### [WHAT YOU SHOULD DO]
Omit the pictures. Print each entry below exactly.

(Dataset entries)

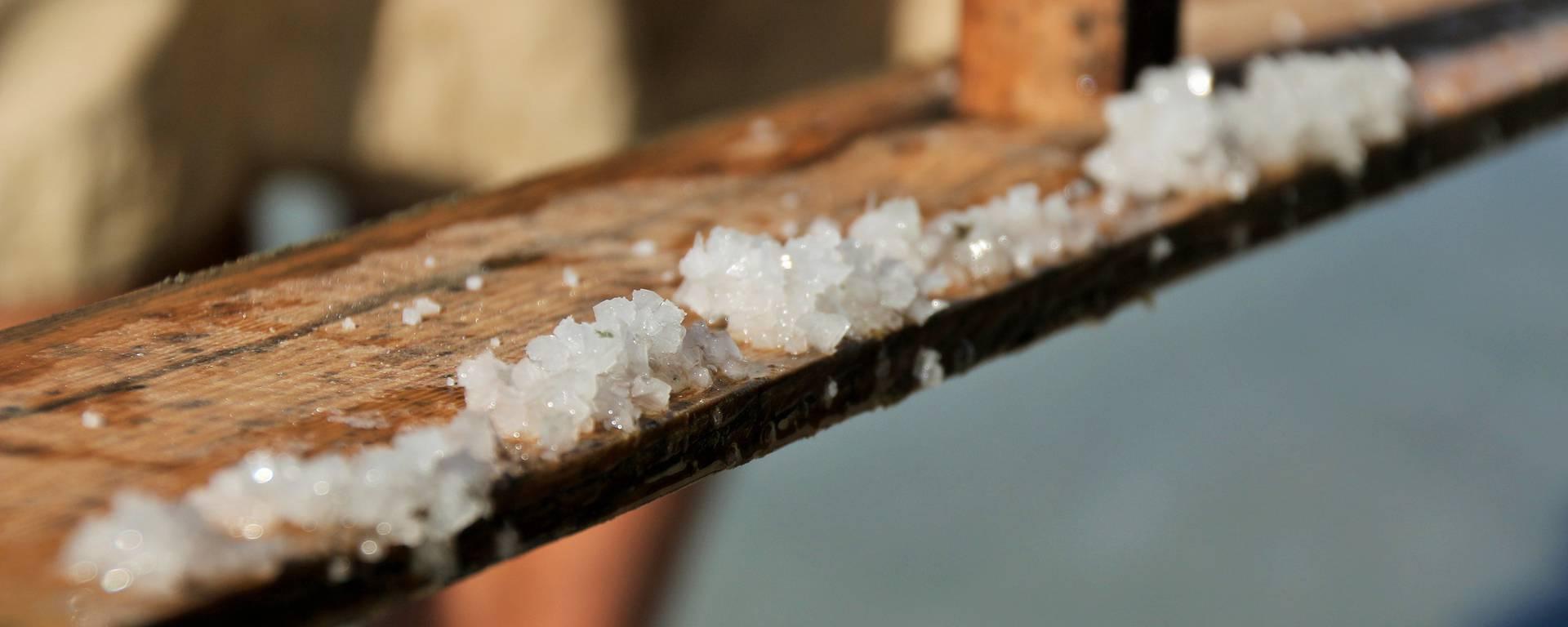 Le simoussi pour faire les Pyramides de sel ©Lesley Williamson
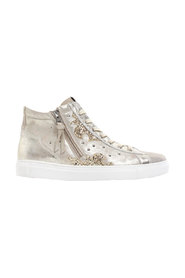 Stars Savana Sneakers
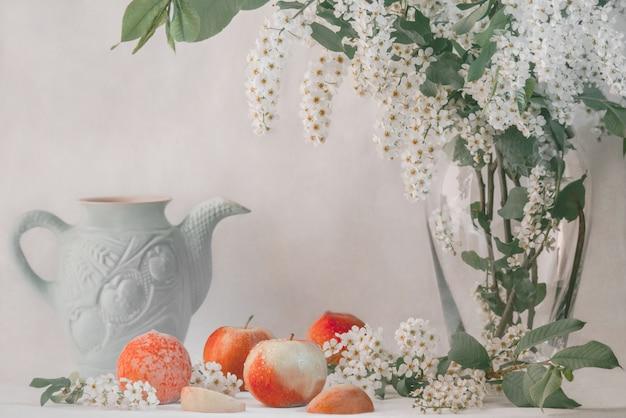 Romantyczna martwa natura z jabłkami i brzoskwiniami
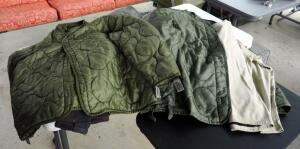 Military Cold Weather Jacket Liners QTY 3, Sizes Medium To Extra Large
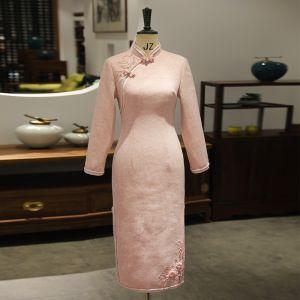 Chinesischer Stil Pearl Rosa Cheongsam 2020 Stehkragen 3/4 Ärmel Applikationen Spitze Perlenstickerei Gespaltete Front Wadenlang Festliche Kleider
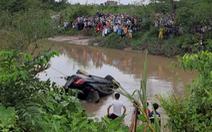 Video: Xe Mercedes chở 3 người trong gia đình lao xuống kênh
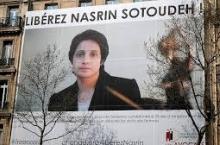Сурати Насрин Сутуда бар девори сохтмони Шӯрои миллии конуни вакилони Фаронса насб шуд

### [ANSWER BOX]
 Le simoussi pour faire les Pyramides de sel ©Lesley Williamson
 Stars Savana Sneakers
 Romantyczna martwa natura z jabłkami i brzoskwiniami
 Military Cold Weather Jacket Liners QTY 3, Sizes Medium To Extra Large
 Chinesischer Stil Pearl Rosa Cheongsam 2020 Stehkragen 3/4 Ärmel Applikationen Spitze Perlenstickerei Gespaltete Front Wadenlang Festliche Kleider
 Video: Xe Mercedes chở 3 người trong gia đình lao xuống kênh
Сурати Насрин Сутуда бар девори сохтмони Шӯрои миллии конуни вакилони Фаронса насб шуд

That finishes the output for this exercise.